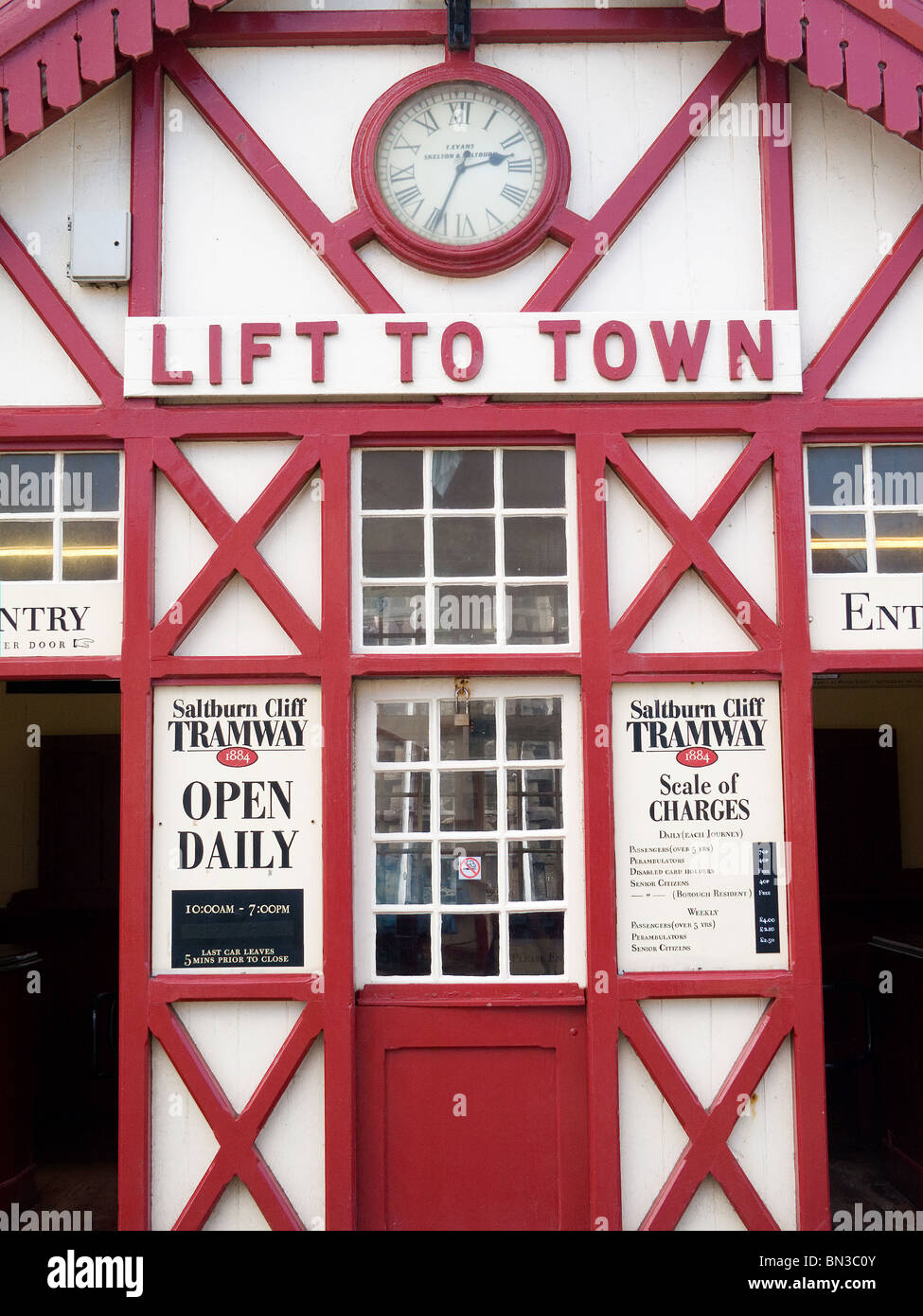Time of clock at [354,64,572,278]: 2:33
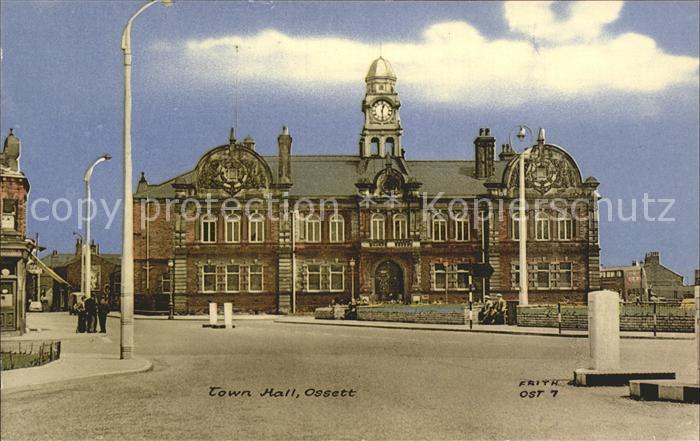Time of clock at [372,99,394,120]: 12:28
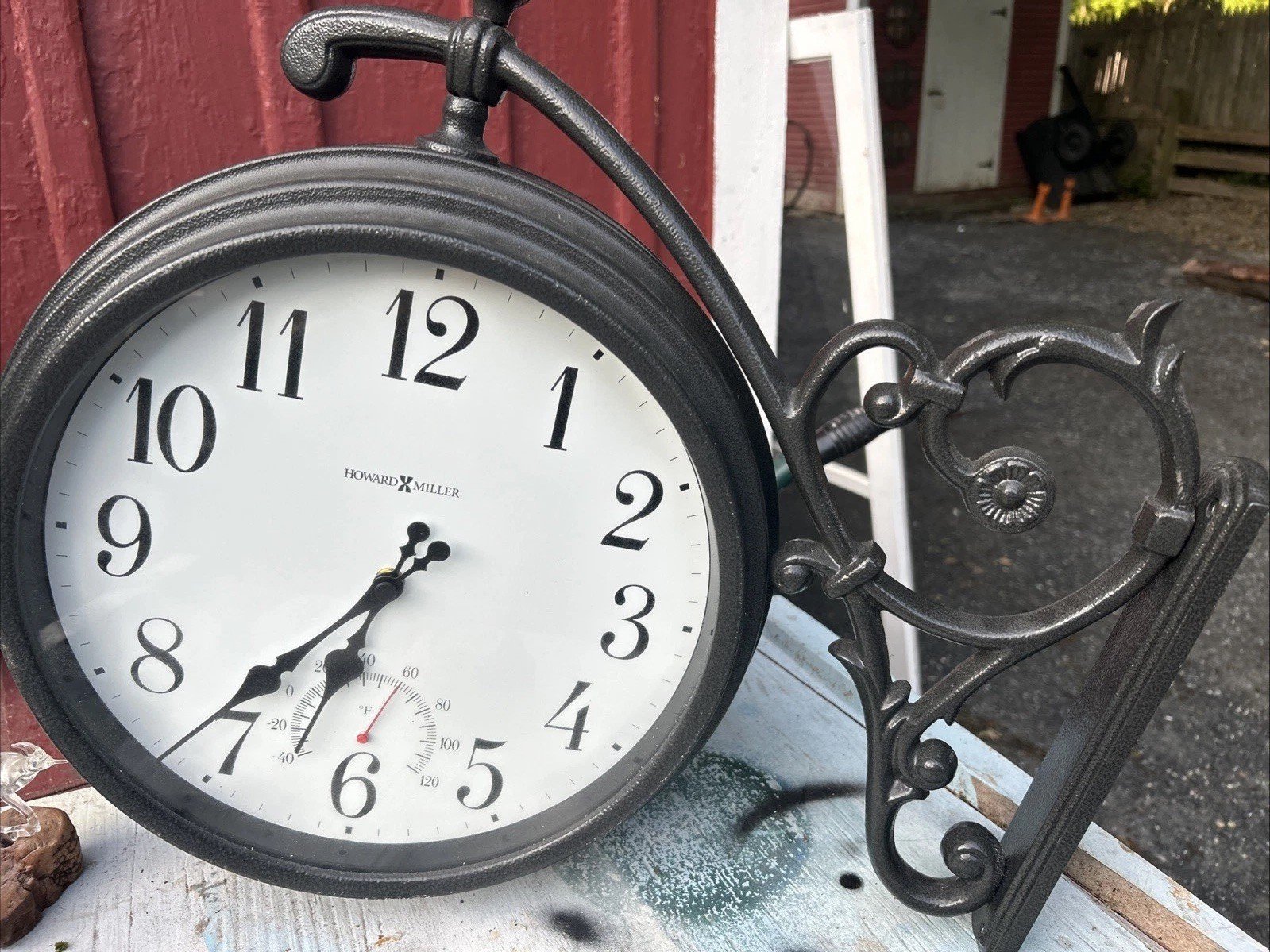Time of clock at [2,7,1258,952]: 6:36
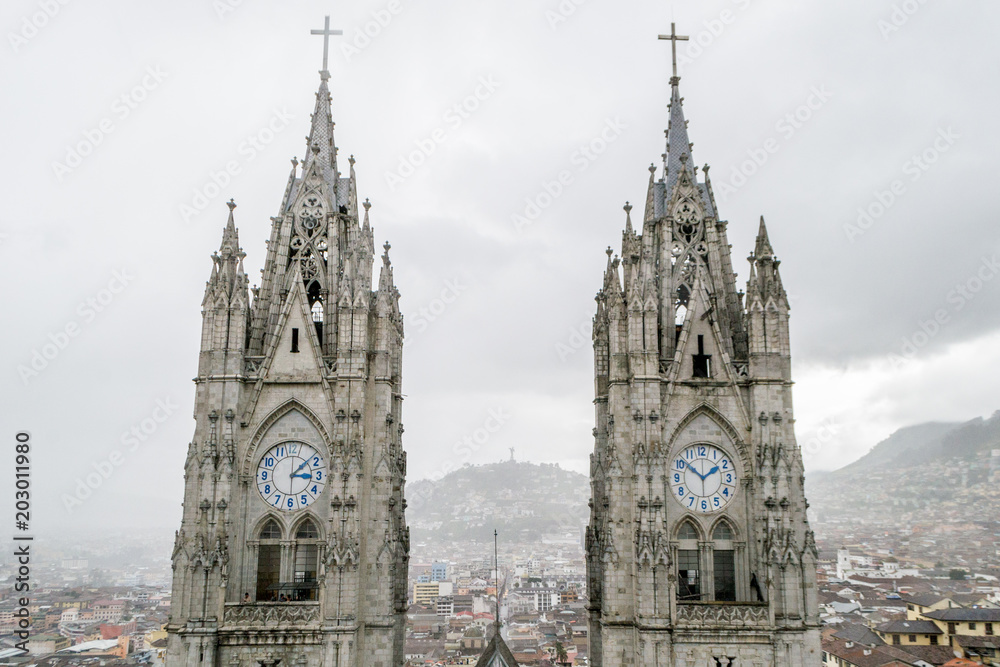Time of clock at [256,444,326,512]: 3:08
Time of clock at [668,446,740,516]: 1:51
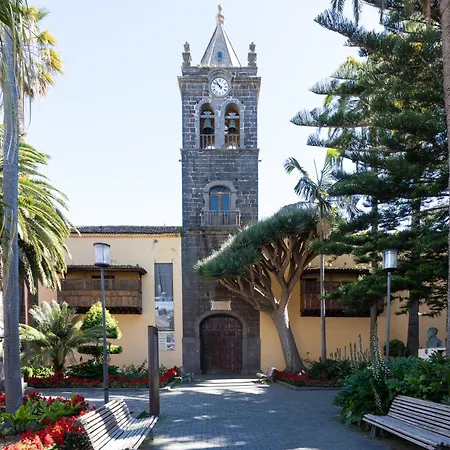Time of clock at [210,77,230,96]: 10:51
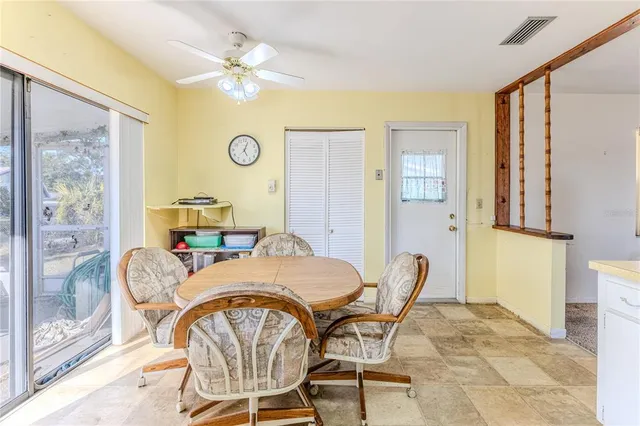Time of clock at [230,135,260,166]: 5:03
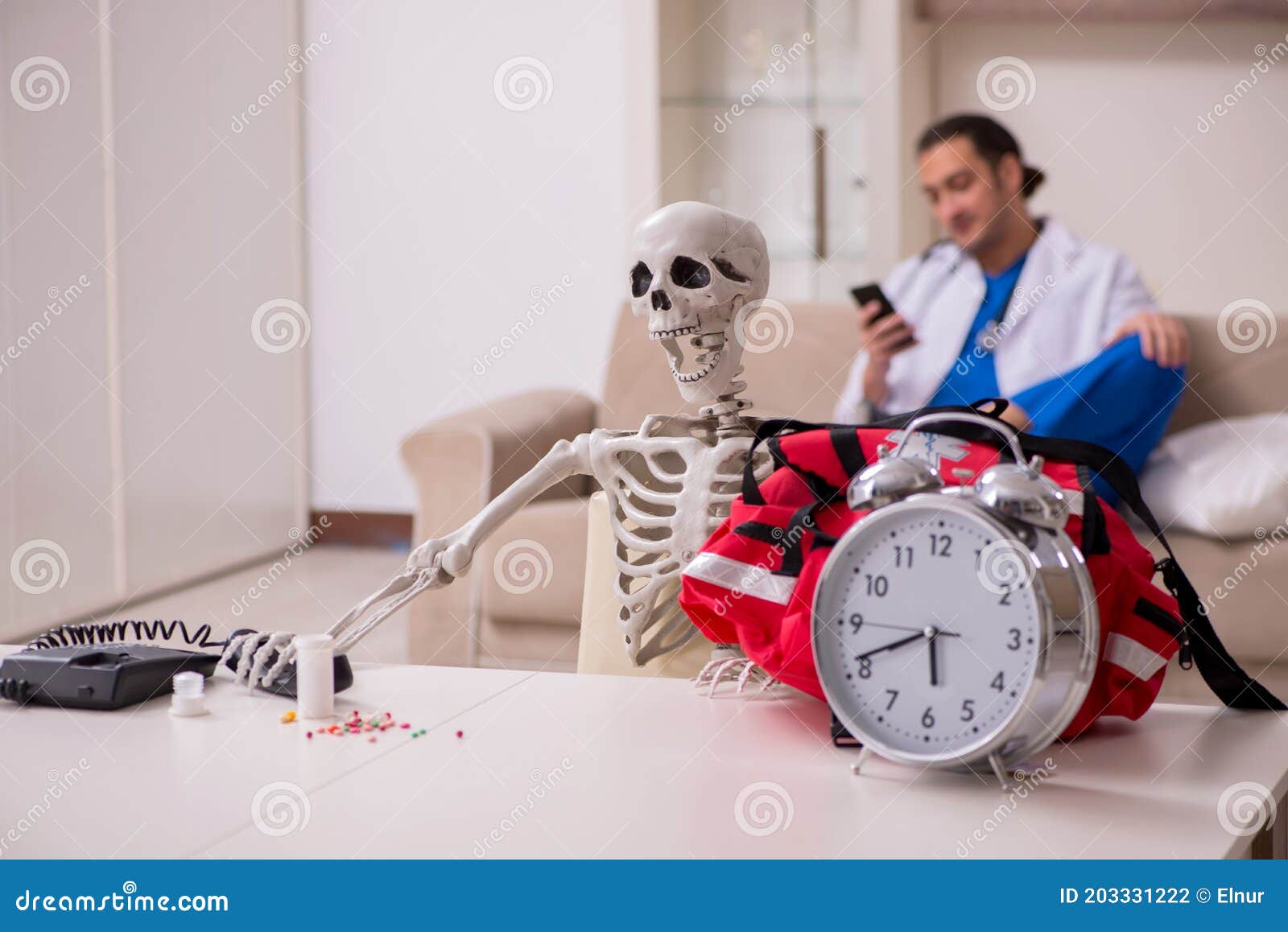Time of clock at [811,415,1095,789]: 5:41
------
EXERCISE. Reproduce all of the entries above word for word, keeping every coordinate and time, and leave out the pictures.

TASK RESULT.
Time of clock at [354,64,572,278]: 2:33
Time of clock at [372,99,394,120]: 12:28
Time of clock at [2,7,1258,952]: 6:36
Time of clock at [256,444,326,512]: 3:08
Time of clock at [668,446,740,516]: 1:51
Time of clock at [210,77,230,96]: 10:51
Time of clock at [230,135,260,166]: 5:03
Time of clock at [811,415,1095,789]: 5:41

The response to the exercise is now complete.